Tekstfragment ::
◆ ◆ ◆ ◆ ◆ ◆ ◆
ECLI:NL:RBZWB:2023:6847

Rechtbank Zeeland-West-Brabant

Datum uitspraak
28 september 2023
Publicatiedatum
4 oktober 2023
Zaaknummer
AWB- 23_2339
Instantie
Rechtbank Zeeland-West-Brabant
Type
Uitspraak
Rechtsgebied
Bestuursrecht
Procedures
  • Eerste aanleg - enkelvoudig
Vindplaatsen
  • Rechtspraak.nl
AI samenvatting door LexboostAutomatisch gegenereerd

Beoordeling van het beroep tegen de bestuurlijke boete voor bedrijfsmatig onttrekken van woonruimte

In deze uitspraak van de Rechtbank Zeeland-West-Brabant op 28 september 2023, wordt het beroep van eiser tegen een bestuurlijke boete van € 4.000,- beoordeeld. Deze boete was opgelegd door het college van burgemeester en wethouders van de gemeente Tilburg vanwege het bedrijfsmatig onttrekken van woonruimte zonder vergunning. De rechtbank behandelt de feiten van de zaak, waarbij op 24 juni 2021 een hennepkwekerij werd aangetroffen in de woning van eiser. De rechtbank concludeert dat eiser een substantieel deel van de woning heeft onttrokken aan de woningvoorraad, omdat drie kamers werden gebruikt voor hennepteelt en niet meer geschikt waren voor bewoning. Eiser betwist dat de onttrekking bedrijfsmatig was, maar de rechtbank oordeelt dat de omstandigheden en de aard van de overtreding wijzen op bedrijfsmatige exploitatie. Eiser stelt ook dat de boete onevenredig is, maar de rechtbank oordeelt dat het college in redelijkheid heeft besloten om de boete in stand te laten, rekening houdend met de omstandigheden van de zaak. De rechtbank verklaart het beroep ongegrond, wat betekent dat de opgelegde boete blijft staan en eiser geen griffierecht of proceskostenvergoeding ontvangt.
◆ ◆ ◆ ◆ ◆ ◆ ◆
Vastgelegde gegevens ::
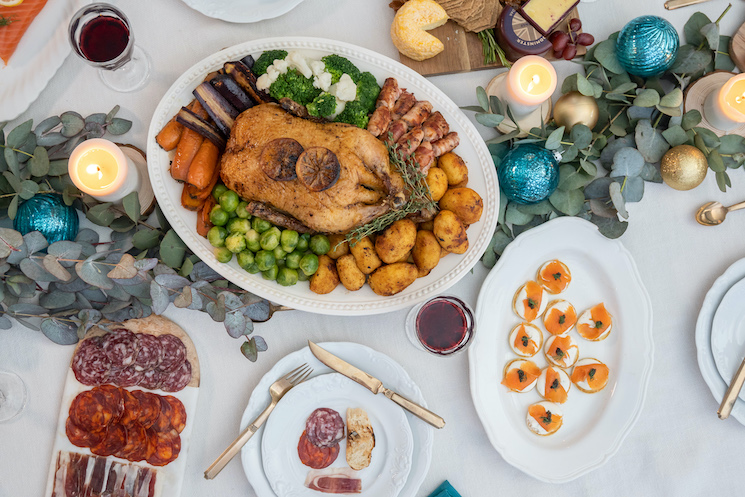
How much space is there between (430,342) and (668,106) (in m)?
◆ ◆ ◆ ◆ ◆ ◆ ◆
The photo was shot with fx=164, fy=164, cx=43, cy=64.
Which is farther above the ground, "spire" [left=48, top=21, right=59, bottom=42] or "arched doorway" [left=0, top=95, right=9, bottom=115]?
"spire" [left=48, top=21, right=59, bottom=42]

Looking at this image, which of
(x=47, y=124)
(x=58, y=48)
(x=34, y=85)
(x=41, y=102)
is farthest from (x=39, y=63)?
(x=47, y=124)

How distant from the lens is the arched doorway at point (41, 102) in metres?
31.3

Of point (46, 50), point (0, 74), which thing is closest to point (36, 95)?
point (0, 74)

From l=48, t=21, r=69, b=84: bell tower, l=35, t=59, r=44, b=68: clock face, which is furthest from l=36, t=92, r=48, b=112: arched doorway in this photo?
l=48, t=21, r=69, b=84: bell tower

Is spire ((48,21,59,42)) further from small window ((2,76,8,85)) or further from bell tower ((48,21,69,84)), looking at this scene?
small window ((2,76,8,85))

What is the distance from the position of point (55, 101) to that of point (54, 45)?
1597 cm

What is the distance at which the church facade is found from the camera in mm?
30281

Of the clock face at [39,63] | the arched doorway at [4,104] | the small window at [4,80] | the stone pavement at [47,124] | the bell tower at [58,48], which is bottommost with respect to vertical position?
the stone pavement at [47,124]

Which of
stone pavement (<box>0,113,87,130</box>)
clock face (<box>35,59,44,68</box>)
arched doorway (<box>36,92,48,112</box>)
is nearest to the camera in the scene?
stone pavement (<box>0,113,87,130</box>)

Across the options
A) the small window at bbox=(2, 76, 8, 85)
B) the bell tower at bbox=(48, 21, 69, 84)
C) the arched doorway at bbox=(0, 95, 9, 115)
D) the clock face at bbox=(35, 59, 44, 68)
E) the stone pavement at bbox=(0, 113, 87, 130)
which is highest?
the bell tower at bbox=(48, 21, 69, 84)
◆ ◆ ◆ ◆ ◆ ◆ ◆
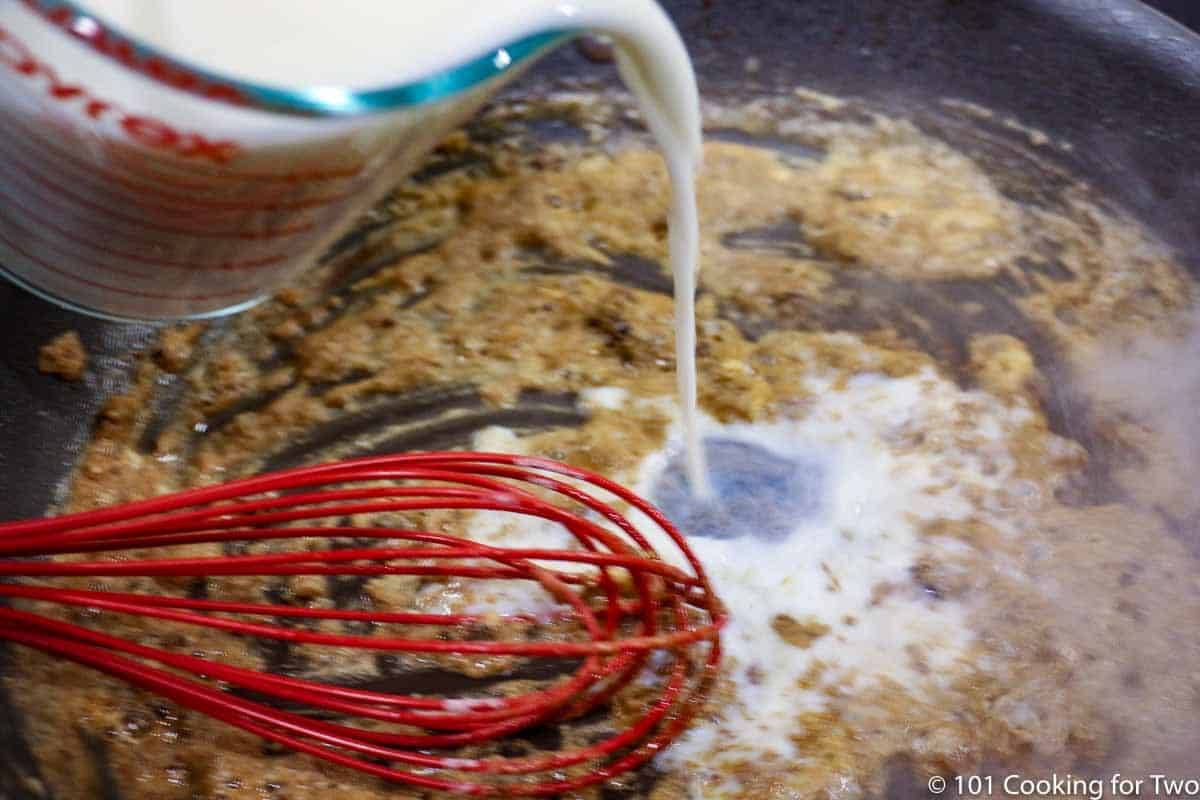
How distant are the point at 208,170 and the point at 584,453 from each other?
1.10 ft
◆ ◆ ◆ ◆ ◆ ◆ ◆
Opdrachtdoel ::
Vul het tekstfragment over de boete voor het onttrekken van woonruimte alstublieft aan met het vervolg, aansluitend op de laatste zin. De rijen zijn voor deze opdracht niet nodig.

Eindantwoord ::
Uitspraak

RECHTBANK ZEELAND-WEST-BRABANT
Zittingsplaats Breda
Bestuursrecht
zaaknummer: BRE 23/2339

uitspraak van de enkelvoudige kamer van 28 september 2023 in de zaak tussen

[eiser], uit [plaats], eiser

en

het college van burgemeester en wethouders van de gemeente Tilburg, verweerder

(gemachtigde: mr. Z. Mucuk).

Inleiding

1. In deze uitspraak beoordeelt de rechtbank het beroep van eiser tegen het besluit van het college van 6 maart 2023 om de opgelegde bestuurlijke boete van € 4.000,- in stand te laten. Het college heeft deze boete met zijn besluit van 31 december 2021 aan eiser opgelegd vanwege het bedrijfsmatig onttrekken van woonruimte zonder vergunning.
1.1.
Het college heeft op het beroep gereageerd met een verweerschrift.
1.2.
De rechtbank heeft het beroep op 30 augustus 2023 op zitting behandeld. Hieraan hebben deelgenomen: eiser en de gemachtigde van het college.

Totstandkoming van het besluit

2. Op 24 juni 2021 heeft een toezichthouder van de gemeente Tilburg een hennepkwekerij aangetroffen in de woning aan de [adres] in [plaats]. Eiser was huurder en enig bewoner van deze woning. Eén kamer op de zolderverdieping en twee slaapkamers op de eerste verdieping werden gebruikt als hennepkwekerij. De muur tussen de twee slaapkamers was uitgebroken. De toezichthouder heeft, behalve de geïnstalleerde kwekerij en de daarbij benodigde kweekmaterialen, 370 hennepplanten aangetroffen. Het college heeft daarop een bestuurlijke boete van € 4.000,- opgelegd aan eiser voor het bedrijfsmatig onttrekken van woonruimte aan de woningvoorraad.

Beoordeling door de rechtbank

4. De rechtbank beoordeelt het besluit van het college om de opgelegde bestuurlijke boete van € 4.000,- in stand te laten. Zij doet dat mede aan de hand van de beroepsgronden van eiser.
4.1.
De rechtbank oordeelt dat het beroep ongegrond is. Hierna legt de rechtbank uit hoe zij tot dit oordeel komt en welke gevolgen dit oordeel heeft.
4.2.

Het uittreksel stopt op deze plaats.